* [EXTRACTED MATERIAL]:

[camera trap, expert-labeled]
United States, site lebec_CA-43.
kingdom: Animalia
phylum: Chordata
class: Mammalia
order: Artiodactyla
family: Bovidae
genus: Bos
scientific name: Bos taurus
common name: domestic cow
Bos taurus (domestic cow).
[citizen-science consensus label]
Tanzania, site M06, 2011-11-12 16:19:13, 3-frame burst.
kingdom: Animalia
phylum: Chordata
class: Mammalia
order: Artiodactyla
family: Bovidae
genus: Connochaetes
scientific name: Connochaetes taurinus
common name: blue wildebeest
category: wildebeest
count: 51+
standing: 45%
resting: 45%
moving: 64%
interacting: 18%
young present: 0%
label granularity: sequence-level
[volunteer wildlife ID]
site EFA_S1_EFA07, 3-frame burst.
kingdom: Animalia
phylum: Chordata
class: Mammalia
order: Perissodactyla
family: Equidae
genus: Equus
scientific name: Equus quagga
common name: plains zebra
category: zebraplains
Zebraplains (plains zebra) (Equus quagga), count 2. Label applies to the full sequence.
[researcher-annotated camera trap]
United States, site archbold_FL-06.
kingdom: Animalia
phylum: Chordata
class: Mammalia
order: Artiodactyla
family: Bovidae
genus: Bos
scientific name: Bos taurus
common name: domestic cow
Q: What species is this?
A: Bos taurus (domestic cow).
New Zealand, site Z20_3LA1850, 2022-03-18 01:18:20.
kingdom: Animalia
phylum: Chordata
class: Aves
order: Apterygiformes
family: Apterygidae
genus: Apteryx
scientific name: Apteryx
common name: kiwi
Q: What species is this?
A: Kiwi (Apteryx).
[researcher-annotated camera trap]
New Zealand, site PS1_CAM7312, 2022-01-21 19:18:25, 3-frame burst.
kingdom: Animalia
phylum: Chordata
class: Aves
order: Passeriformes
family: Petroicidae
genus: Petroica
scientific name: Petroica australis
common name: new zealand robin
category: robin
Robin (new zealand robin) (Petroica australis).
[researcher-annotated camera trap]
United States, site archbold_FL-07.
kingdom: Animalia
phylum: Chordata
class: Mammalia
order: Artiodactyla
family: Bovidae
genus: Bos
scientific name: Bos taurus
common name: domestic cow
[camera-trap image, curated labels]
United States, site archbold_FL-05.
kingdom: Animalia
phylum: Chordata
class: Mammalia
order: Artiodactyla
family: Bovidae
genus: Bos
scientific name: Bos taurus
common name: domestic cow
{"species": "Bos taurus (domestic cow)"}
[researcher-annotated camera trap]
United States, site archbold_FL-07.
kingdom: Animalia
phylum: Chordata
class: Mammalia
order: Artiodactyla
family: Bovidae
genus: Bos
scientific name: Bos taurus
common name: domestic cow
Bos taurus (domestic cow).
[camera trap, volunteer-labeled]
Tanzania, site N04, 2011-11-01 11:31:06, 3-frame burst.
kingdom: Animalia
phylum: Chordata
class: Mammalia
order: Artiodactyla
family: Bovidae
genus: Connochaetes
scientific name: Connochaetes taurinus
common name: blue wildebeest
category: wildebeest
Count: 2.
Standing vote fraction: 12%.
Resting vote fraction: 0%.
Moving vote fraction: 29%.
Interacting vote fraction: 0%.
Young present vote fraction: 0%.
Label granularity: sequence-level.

* [PROBLEM TO SOLVE]: Every line in the listing that holds "level" belongs in the answer.

* [REPLY]:
label granularity: sequence-level
Label granularity: sequence-level.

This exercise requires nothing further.